Essental, 7. Firun 1039 BF

Das Brausen riss die Einwohner Essentals aus dem Schlaf. Nur Noix, der ohnehin nicht viel schlief und oft vor Sonnenaufgang wach wurde, war bereits angekleidet und stand in der offenen Tempelpforte, als die übrigen Bewohner des Lohentempels sich zum ihm gesellten.

»Was passiert hier?« knurrte Razzagh, der offenbar nur schnell in Hose und Stiefel geschlüpft war und sich einen Umhang übergeworfen hatte; sein Fell wärmte ihn aber auch ohne Kleidung besser als die Menschen und Zwerge.

»Ich weiß es nicht«, erwiderte der Tempelvorsteher. »So etwas habe ich noch nie erlebt. Seht Ihr das Himmelsfeuer? Doch es ist zu früh für das Morgenrot.«

»Das ist nicht das Morgenrot.« Jondra verschränkte die Arme vor der Brust, ihren geweihten Schmiedehammer in der Faust. »Das ist echtes Himmelsfeuer.«

»Himmelsfeuer«, knurrte Razzagh. »Feuer kommt aus dem Inneren der Welt, nicht vom Himmel.« Der orkische Geweihte schnaufte hörbar.

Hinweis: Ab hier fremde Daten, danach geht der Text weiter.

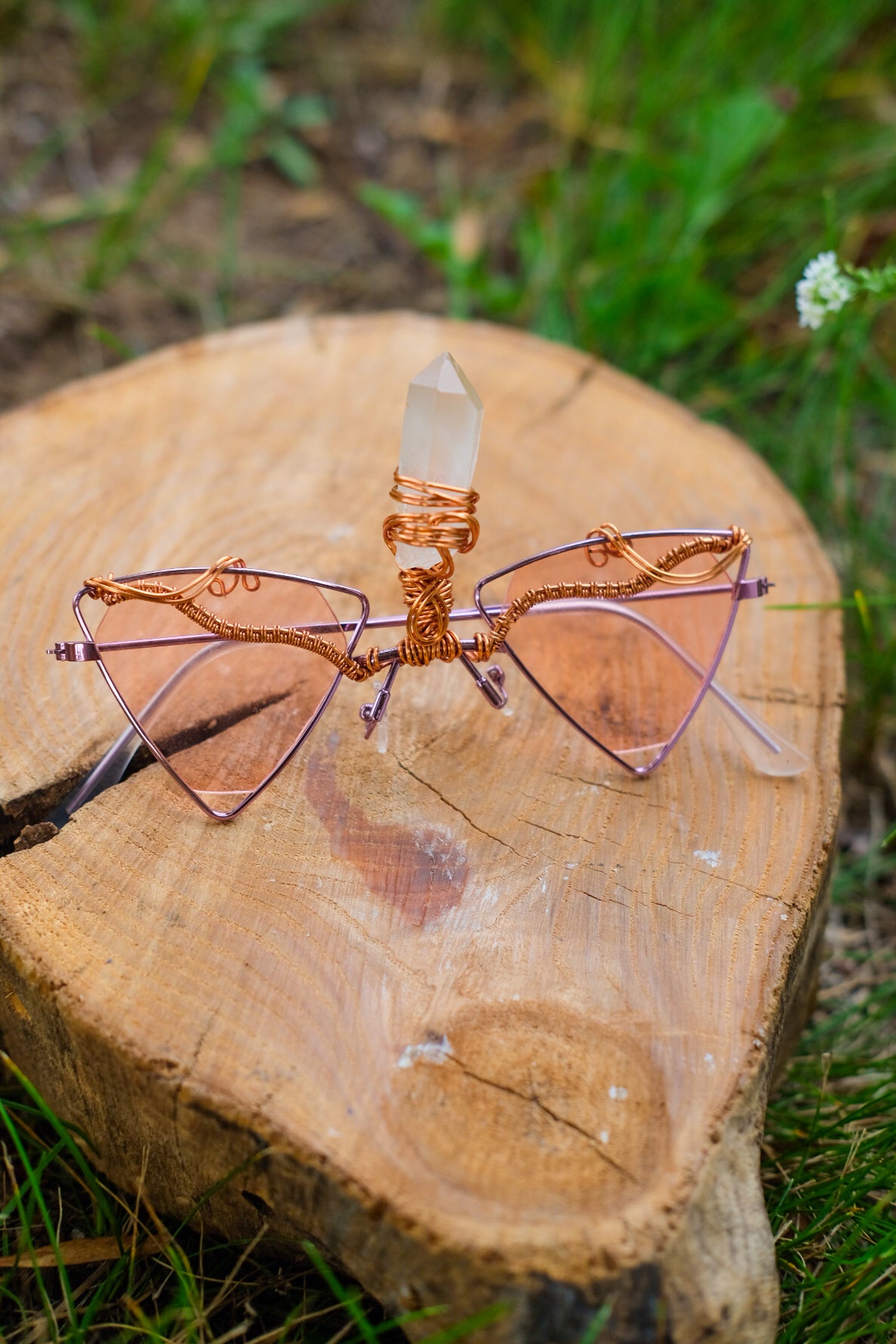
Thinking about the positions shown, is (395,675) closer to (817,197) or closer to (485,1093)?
(485,1093)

Derweil schwoll das Brausen weiter an, und das unheimliche Feuer am Himmel wurde heller, so als komme es näher. Die nach schien zu brennen – doch nur punktuell.

Noix hielt sich eine Hand über die Augen und versuchte das Gleißen zu durchblicken, dass sich auch vom Schnee des Tales widerspiegelte, doch bald war es so grell, dass er wegschauen musste. Das Grollen war inzwischen so laut, dass man nichts anderes mehr hören konnte.

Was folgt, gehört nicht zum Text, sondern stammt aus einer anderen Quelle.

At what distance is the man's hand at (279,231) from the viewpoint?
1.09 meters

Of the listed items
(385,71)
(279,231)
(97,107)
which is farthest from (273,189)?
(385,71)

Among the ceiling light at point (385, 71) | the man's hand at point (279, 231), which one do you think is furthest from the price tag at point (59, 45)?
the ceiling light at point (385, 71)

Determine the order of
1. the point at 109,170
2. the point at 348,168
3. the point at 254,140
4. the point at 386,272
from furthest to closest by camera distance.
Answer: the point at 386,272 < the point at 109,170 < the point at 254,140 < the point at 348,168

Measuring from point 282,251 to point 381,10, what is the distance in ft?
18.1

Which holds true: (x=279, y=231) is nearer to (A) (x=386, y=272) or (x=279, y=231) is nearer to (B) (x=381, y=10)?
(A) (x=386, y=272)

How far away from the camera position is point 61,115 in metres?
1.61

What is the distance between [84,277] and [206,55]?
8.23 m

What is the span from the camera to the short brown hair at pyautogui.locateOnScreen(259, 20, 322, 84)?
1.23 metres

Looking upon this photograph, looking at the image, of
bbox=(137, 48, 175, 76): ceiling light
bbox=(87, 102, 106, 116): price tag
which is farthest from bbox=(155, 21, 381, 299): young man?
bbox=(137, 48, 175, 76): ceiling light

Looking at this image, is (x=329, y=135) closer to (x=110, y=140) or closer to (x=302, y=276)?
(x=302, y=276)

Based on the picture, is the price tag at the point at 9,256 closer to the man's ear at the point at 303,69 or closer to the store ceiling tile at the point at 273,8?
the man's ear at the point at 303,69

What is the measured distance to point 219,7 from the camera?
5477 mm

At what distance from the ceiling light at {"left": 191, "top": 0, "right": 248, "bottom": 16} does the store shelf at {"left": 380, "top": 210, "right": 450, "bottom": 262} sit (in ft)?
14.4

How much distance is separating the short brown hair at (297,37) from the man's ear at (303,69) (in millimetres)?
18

Mit einem Donnerschlag, gleich so, als ob Ingerimm selbst mit seinem Hammer auf den Amboss schlug, verstummte das Brausen, und das Himmelsfeuer erlosch. Gleich darauf warf ein Windstoß die Geweihten zu Boden, und nur wenig Augenblicke später brach eine Flutwelle über sie hinein und schwappte durch das geöffnete Tempeltor. Zischend verdampfte das Wasser in der Esse; doch das Wasser reichte, um die Glut vollends zu verlöschen.

Entgeistert sahen die Ingerimmpriester sich an und eilten in die Halle hinein. Noix murmelte etwas in der Sprache der Zwerge; »Angrosch sei Dank« wäre wohl die treffendeste Übersetzung gewesen. Das Tempelfeuer war nicht vollends erloschen; die Talglichter entlang der Friese brannten weitestgehend noch, und auch das Feuer in der Lampe des Ingerimmaltars brannte noch.

Das Wasser rann langsam zurück; nur einige Pfützen verblieben auf dem Tempelboden. Noix wandte sich um und trat aus dem Tempel hinaus, die anderen folgten ihm.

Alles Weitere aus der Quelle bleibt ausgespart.